Tutuklu sanıklardan Nesim Denizci, Vedat Şahin’e saldırı için Nişantaşı’nda tutulduğu öne sürülen dairenin kira sözleşmesinin kendisi üzerine olduğunu ancak evin kiralanmasının nedeninin bu olmadığını savundu. Sanık Denizci, Türkiye’nin sayılı prodüksiyon şirketlerinden birinde görüntü teknisyeni olarak çalışırken olay nedeniyle işini kaybederek cezaevine girdiğini belirtti. Telefon görüşmeleriyle bir ilgisi olmadığını öne süren sanık Denizci, emniyette baskı yapıldığını ileri sürdü. Denizci, “Bana ‘senin diğerleriyle alakan yok, seni kurtarırız, ifadeyi kabul et’ dediler. ‘Sigarayı bıraktım’ şeklinde mesaj atılan hattı kullandığımı kabul etmem istendi. O hat bana ait değil” dedi.
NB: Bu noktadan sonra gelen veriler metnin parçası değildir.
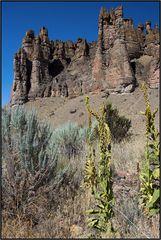 Oregon   earth history  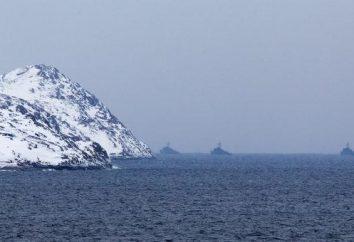 Northern Fleet – Rosja Polar Tarcza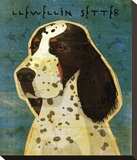 Llewellin Setter Stretched Canvas Print by John W. Golden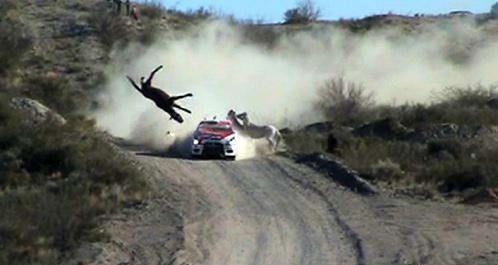 Tokom relija u Argentini Road Racer smanji krdo divljih konja.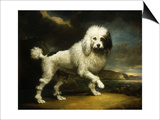 A Standard Poodle in a Coastal Landscape Prints by James Northcote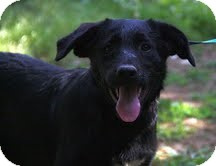 Border Collie/Labrador Retriever Mix Dog for adoption in Brattleboro, Vermont - Flint ($200 adoption fee)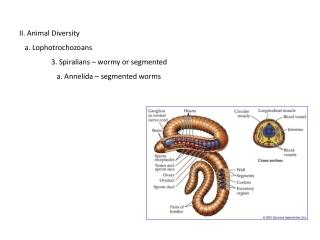 II. Animal Diversity    a. Lophotrochozoans 3. Spiralians – wormy or segmented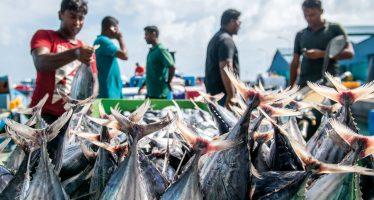 Asian Development Bank: Towards a Blue Deal to Restore the World's Oceans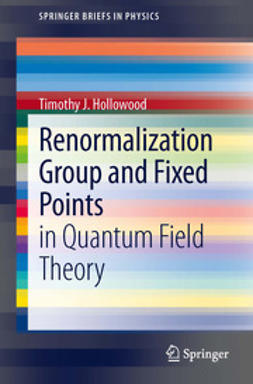 Hollowood, Timothy J - Renormalization Group and Fixed Points, ebook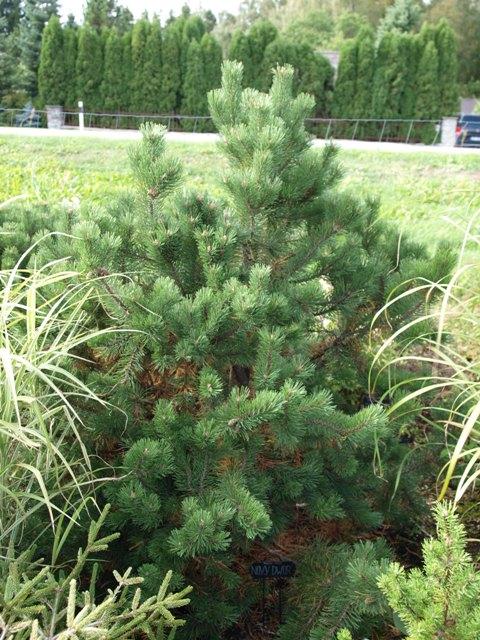 Pinus mugo 'Novy Dwor'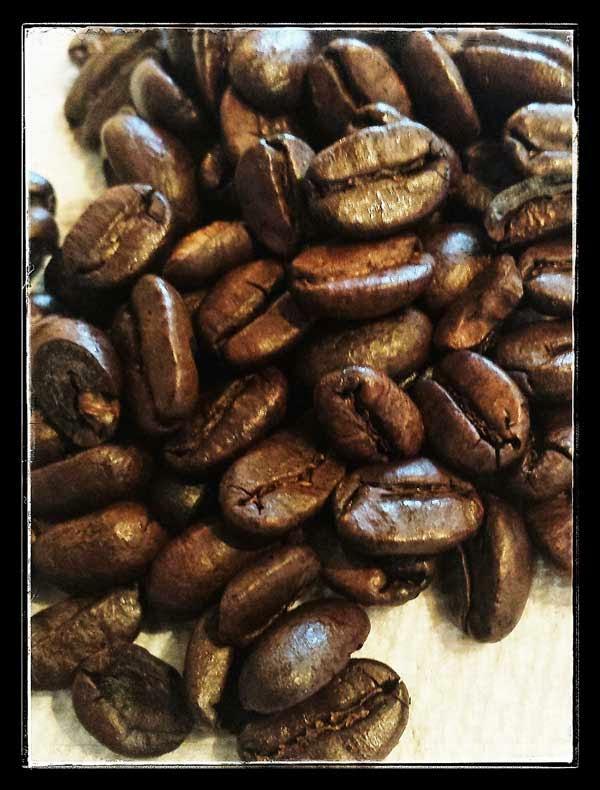 Java Delight Sumatra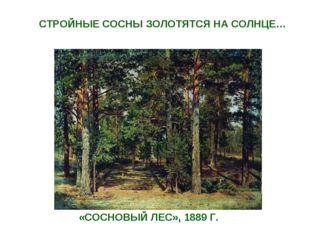 «СОСНОВЫЙ ЛЕС», 1889 Г. СТРОЙНЫЕ СОСНЫ ЗОЛОТЯТСЯ НА СОЛНЦЕ…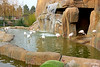 IMG_3192_copy (sinanaydin.net) Tags: eskişehir park hayvanat bahçesi zoo sazova animal
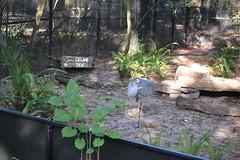 Skunk Den 15/12/2016 - 2 (s.kosoris) Tags: skosoris nikond3100 d3100 nikon tampa tampazoo bird crane animal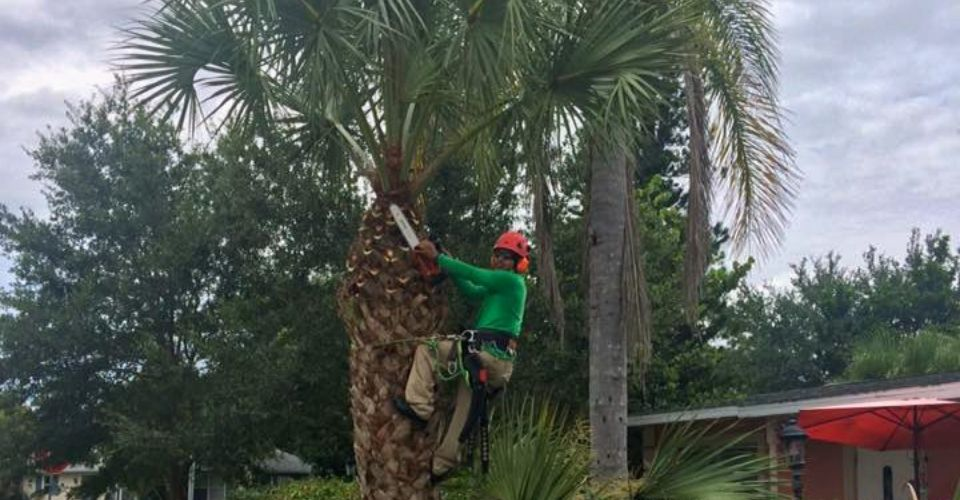 Tree Pruning Service Near Me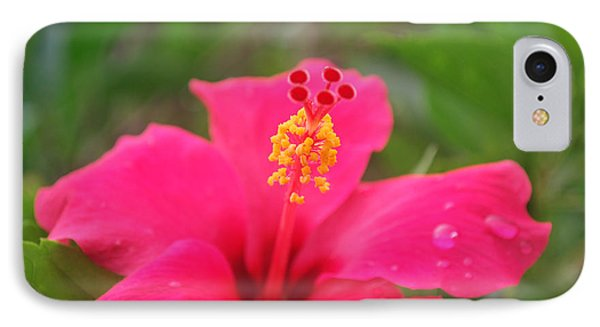IPhone Case featuring the photograph Garden Rains by Miguel Winterpacht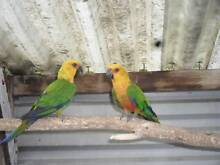Jenday conures Rokeby Clarence Area Preview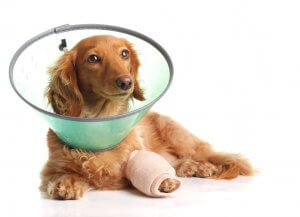 köpeğe baslık takılmış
“KIZLARA DÜŞKÜN OLDUĞUMDAN O EVİ KULLANIYORDUM”
Sanıklardan Özkan Korkut’un bir ev kiralamak istediğini ancak infazı nedeniyle sorun olacağını söylemesi üzerine kira sözleşmesini ve faturaları kendi üzerine düzenlettiğini belirten sanık Denizci, “Özkan Korkut’un tuttuğu evin sözleşmesini ben imzaladım. Ben kızlara fazla düşkün biriyim. Sürekli otele para bayılmamak için sanık Özkan Korkut’un kirasına destek oluyordum” dedi. Emniyetteki ifadesinde kabul ettiği telefon görüşmeleri ve sanıklarla buluşma ifadelerini reddeden Denizci, suçsuz olduğunu ve saldırıyla bir ilişkisinin olmadığını belirterek, tahliyesini talep etti.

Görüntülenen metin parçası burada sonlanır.